Robustness of connectome harmonics to local gray matter and long-range white matter connectivity changes.

机构信息

IBM T.J. Watson Research Center, Yorktown Heights, New York, USA; IBM Research Australia, Melbourne, Victoria, Australia.

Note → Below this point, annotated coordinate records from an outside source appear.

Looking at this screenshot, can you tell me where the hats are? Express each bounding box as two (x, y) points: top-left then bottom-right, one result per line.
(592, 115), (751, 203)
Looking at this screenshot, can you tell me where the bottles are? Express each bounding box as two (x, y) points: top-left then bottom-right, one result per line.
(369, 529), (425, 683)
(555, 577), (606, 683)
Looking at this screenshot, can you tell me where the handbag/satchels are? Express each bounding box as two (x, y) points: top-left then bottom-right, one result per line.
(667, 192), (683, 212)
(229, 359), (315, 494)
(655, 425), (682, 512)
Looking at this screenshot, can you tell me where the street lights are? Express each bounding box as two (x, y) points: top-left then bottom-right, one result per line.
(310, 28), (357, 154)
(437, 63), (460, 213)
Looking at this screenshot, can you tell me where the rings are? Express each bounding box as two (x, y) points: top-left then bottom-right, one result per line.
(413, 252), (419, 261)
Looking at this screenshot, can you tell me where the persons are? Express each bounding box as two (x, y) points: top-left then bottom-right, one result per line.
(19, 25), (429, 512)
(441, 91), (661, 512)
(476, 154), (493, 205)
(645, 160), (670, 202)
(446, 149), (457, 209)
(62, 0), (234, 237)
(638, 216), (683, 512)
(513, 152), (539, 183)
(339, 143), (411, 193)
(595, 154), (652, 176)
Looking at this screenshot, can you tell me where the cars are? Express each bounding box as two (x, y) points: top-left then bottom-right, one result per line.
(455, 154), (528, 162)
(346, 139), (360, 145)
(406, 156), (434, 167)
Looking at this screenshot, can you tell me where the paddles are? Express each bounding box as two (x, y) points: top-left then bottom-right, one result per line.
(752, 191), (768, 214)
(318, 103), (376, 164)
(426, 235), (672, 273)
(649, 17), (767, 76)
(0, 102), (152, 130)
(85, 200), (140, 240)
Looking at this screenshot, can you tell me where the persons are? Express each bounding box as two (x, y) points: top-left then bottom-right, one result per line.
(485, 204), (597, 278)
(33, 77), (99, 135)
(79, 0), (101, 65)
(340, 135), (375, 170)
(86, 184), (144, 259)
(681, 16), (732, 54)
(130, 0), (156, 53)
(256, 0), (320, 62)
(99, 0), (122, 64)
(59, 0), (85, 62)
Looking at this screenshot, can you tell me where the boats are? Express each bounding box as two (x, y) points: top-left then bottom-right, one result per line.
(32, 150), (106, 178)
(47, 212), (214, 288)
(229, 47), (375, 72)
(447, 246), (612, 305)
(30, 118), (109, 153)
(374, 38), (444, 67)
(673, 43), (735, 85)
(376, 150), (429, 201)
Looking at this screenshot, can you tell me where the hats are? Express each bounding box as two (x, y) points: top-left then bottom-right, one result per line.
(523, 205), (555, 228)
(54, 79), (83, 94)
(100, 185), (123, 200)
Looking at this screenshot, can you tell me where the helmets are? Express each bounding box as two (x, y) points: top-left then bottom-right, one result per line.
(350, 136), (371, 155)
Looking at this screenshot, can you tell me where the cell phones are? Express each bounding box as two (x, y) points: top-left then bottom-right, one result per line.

Department of Basic Neurosciences, Faculty of Medicine, University of Geneva, Geneva, Switzerland.

出版信息

Neuroimage. 2021 Jan 1;224:117364. doi: 10.1016/j.neuroimage.2020.117364. Epub 2020 Sep 16.

Abstract

Recently, it has been proposed that the harmonic patterns emerging from the brain's structural connectivity underlie the resting state networks of the human brain. These harmonic patterns, termed connectome harmonics, are estimated as the Laplace eigenfunctions of the combined gray and white matters connectivity matrices and yield a connectome-specific extension of the well-known Fourier basis. However, it remains unclear how topological properties of the combined connectomes constrain the precise shape of the connectome harmonics and their relationships to the resting state networks. Here, we systematically study how alterations of the local and long-range connectivity matrices affect the spatial patterns of connectome harmonics. Specifically, the proportion of local gray matter homogeneous connectivity versus long-range white-matter heterogeneous connectivity is varied by means of weight-based matrix thresholding, distance-based matrix trimming, and several types of matrix randomizations. We demonstrate that the proportion of local gray matter connections plays a crucial role for the emergence of wide-spread, functionally meaningful, and originally published connectome harmonic patterns. This finding is robust for several different cortical surface templates, mesh resolutions, or widths of the local diffusion kernel. Finally, using the connectome harmonic framework, we also provide a proof-of-concept for how targeted structural changes such as the atrophy of inter-hemispheric callosal fibers and gray matter alterations may predict functional deficits associated with neurodegenerative conditions.

摘要

最近有人提出,大脑结构连接下的谐波模式是人类大脑静息状态网络的基础。这些谐波模式被称为连接体谐波,它们是通过对灰质和白质连接矩阵的拉普拉斯特征函数进行估计得到的,是广为人知的傅里叶基的连接体特化形式。然而,目前尚不清楚连接体的拓扑性质如何限制连接体谐波的精确形状及其与静息状态网络的关系。在这里,我们系统地研究了局部和远程连接矩阵的变化如何影响连接体谐波的空间模式。具体来说,通过基于权重的矩阵阈值、基于距离的矩阵修剪和几种类型的矩阵随机化来改变局部灰质同质连接与远程白质异质连接的比例。我们证明了局部灰质连接的比例对于广泛存在的、具有功能意义的、最初发表的连接体谐波模式的出现起着关键作用。这一发现对于几种不同的皮质表面模板、网格分辨率或局部扩散核的宽度都是稳健的。最后,我们使用连接体谐波框架,还提供了一个概念验证,说明靶向结构变化,如半球间胼胝体纤维的萎缩和灰质改变,如何预测与神经退行性疾病相关的功能缺陷。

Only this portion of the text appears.